- Born: 1 March 1895
- Died: 5 September 1974 (aged 79)
- Allegiance: United Kingdom
- Branch: British Army Royal Air Force
- Service years: 1914–1951
- Rank: Air-Vice Marshal
- Conflicts: First World War Second World War
- Awards: Companion of the Order of the Bath, Commander of the Order of the British Empire, Mentioned in Dispatches

= Thomas Bowler (RAF officer) =

Air-Vice Marshal Thomas Geoffrey Bowler (1 March 1895 – 5 September 1974) was a senior Royal Air Force officer.
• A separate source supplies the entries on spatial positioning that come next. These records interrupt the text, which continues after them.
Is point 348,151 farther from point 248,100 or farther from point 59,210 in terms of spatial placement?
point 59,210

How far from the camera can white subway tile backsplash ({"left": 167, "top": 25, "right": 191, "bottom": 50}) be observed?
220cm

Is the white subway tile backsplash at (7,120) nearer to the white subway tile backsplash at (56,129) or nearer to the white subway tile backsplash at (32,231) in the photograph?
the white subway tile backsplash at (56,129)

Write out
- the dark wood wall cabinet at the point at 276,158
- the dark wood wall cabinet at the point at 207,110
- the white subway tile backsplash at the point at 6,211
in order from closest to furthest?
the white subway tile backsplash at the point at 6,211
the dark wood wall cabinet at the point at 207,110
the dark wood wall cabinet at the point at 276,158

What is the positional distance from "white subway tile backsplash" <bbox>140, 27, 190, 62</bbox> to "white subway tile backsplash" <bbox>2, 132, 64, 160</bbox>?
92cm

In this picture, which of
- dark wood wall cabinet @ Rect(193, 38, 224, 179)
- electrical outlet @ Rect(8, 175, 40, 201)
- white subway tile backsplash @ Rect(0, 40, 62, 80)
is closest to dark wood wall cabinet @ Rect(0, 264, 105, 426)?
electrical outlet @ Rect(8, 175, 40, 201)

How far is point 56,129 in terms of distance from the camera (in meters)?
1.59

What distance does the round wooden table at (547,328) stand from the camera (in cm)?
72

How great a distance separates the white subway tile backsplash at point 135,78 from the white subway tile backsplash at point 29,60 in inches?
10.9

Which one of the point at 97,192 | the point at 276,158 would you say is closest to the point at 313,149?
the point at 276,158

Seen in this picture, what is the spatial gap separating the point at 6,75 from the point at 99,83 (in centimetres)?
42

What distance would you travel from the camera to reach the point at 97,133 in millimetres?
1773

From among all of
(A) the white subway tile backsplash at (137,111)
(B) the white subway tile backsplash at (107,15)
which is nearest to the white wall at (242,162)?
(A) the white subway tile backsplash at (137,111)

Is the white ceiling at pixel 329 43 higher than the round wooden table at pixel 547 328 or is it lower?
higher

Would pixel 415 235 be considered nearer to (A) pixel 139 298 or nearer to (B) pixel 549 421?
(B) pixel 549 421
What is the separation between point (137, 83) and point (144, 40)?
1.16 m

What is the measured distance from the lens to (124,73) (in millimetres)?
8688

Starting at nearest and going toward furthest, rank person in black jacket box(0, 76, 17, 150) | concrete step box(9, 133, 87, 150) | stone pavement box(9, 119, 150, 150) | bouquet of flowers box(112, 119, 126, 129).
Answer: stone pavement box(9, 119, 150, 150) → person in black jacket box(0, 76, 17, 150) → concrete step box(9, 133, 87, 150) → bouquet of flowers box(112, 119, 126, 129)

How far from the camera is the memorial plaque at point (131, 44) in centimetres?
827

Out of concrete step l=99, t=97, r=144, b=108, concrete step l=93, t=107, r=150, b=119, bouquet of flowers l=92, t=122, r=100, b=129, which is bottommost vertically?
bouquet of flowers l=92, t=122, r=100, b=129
Bowler was educated at Bloxham School in Oxfordshire. He joined the British Army at the outbreak of the First World War, commissioning into the Dorset Regiment. He was promoted to captain on 23 August 1915, and served in the Gallipoli Campaign. He was mentioned in dispatches in 1916. In 1917, he transferred to the Royal Flying Corps. Bowler was made Flight Lieutenant (Aeroplane Branch) in 1919 in the Royal Air Force and afterwards held numerous RAF appointments in England and the Middle East. He started his service in the Second World War as a wing commander, ending the war as an air commodore.

He was promoted to air-vice marshal in 1947. Bowler was made a Companion of the Order of the Bath on 7 June 1951, having retired from the Royal Air Force two months earlier.